TEXTO PROPORCIONADO:
☆ ☆ ☆ ☆ ☆ ☆ ☆

La belleza es un problema

LA UTORA

JULIA SANTIBÁÑEZ
JULIA SANTIBÁÑEZ
Por:
  • Julia Santibáñez

Umberto Eco, refallecido hace poco (si bien debutó en 2016, las redes sociales a cada rato vuelven a matarlo) dirigió los libros Historia de la belleza e Historia de la fealdad (Lumen, 2004). Ambos se basan en esta idea: ni repulsión ni atractivo son absolutos, cada cultura les ha dado un rostro distinto. Es algo tan obvio. Y tan descolocador.

En la antigüedad, al pintor chino Wang-Fô lo llamaron a palacio. El emperador dijo al artista que deseaba castigarlo, volverlo ciego, porque amaba sus cuadros, encontrándolos superiores a la vida real. Tras ser tocado por las libélulas de Wang-Fô, por su luna rota sobre un lago, al monarca lo decepcionaba el mundo tangible: ahora aspiraba a una luminosidad que nunca sería capaz de poseer. El final del relato, recuperado por Marguerite Yourcenar en sus Cuentos orientales, es fantástico, pero evito el espóiler.

Lo recuerdo porque acabo de terminar El Pabellón de Oro, novela de Yukio Mishima. Trata de un joven obsesionado con la hermosura de ese templo zen, en Kioto, Japón. “Nada en el mundo es más irresistible que el Pabellón de Oro”, le decía su padre. Cuando el chico al fin lo visita, se trastorna con la potencia estética que emana tanto del santuario como del estanque y el jardín alrededor. En 2015 estuve en Kioto. Al estar ante al recinto dorado lo encontré de una perfección descomunal y sutil, es decir, habla en voz fina y no a gritos, como lo hace un rascacielos. ¿En qué condiciones lo sublime del arte sobrepasa el mundo sensorial? ¿Cuándo una escultura se adensa más que una tromba ennochecida? ¿Un poema puede ser tan contundente como el cuerpo de un hombre o como un pavorreal prodigioso? ¿Qué tanto es tantito?

☆ ☆ ☆ ☆ ☆ ☆ ☆

TAREAS A REALIZAR:
**a)** Según el texto sobre la belleza, ¿por qué el emperador quería castigar a Wang-Fô y dejarlo ciego? Responde en una a tres oraciones.
**b)** Cita del texto sobre la belleza el fragmento comprendido entre "Umberto Eco, refallecido" y "evito el espóiler.", ambos incluidos.

MUESTRA DE DATOS:

☆ ☆ ☆ ☆ ☆ ☆ ☆

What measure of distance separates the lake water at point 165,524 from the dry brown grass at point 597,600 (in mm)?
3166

☆ ☆ ☆ ☆ ☆ ☆ ☆

RESPUESTAS POR NÚMERO:
**a)** El emperador quería castigarlo porque amaba sus cuadros y los encontraba superiores a la vida real. Tras contemplar las libélulas y la luna rota sobre un lago pintadas por Wang-Fô, el mundo tangible lo decepcionaba. Ahora aspiraba a una luminosidad que nunca sería capaz de poseer.

**b)**
Umberto Eco, refallecido hace poco (si bien debutó en 2016, las redes sociales a cada rato vuelven a matarlo) dirigió los libros Historia de la belleza e Historia de la fealdad (Lumen, 2004). Ambos se basan en esta idea: ni repulsión ni atractivo son absolutos, cada cultura les ha dado un rostro distinto. Es algo tan obvio. Y tan descolocador.

En la antigüedad, al pintor chino Wang-Fô lo llamaron a palacio. El emperador dijo al artista que deseaba castigarlo, volverlo ciego, porque amaba sus cuadros, encontrándolos superiores a la vida real. Tras ser tocado por las libélulas de Wang-Fô, por su luna rota sobre un lago, al monarca lo decepcionaba el mundo tangible: ahora aspiraba a una luminosidad que nunca sería capaz de poseer. El final del relato, recuperado por Marguerite Yourcenar en sus Cuentos orientales, es fantástico, pero evito el espóiler.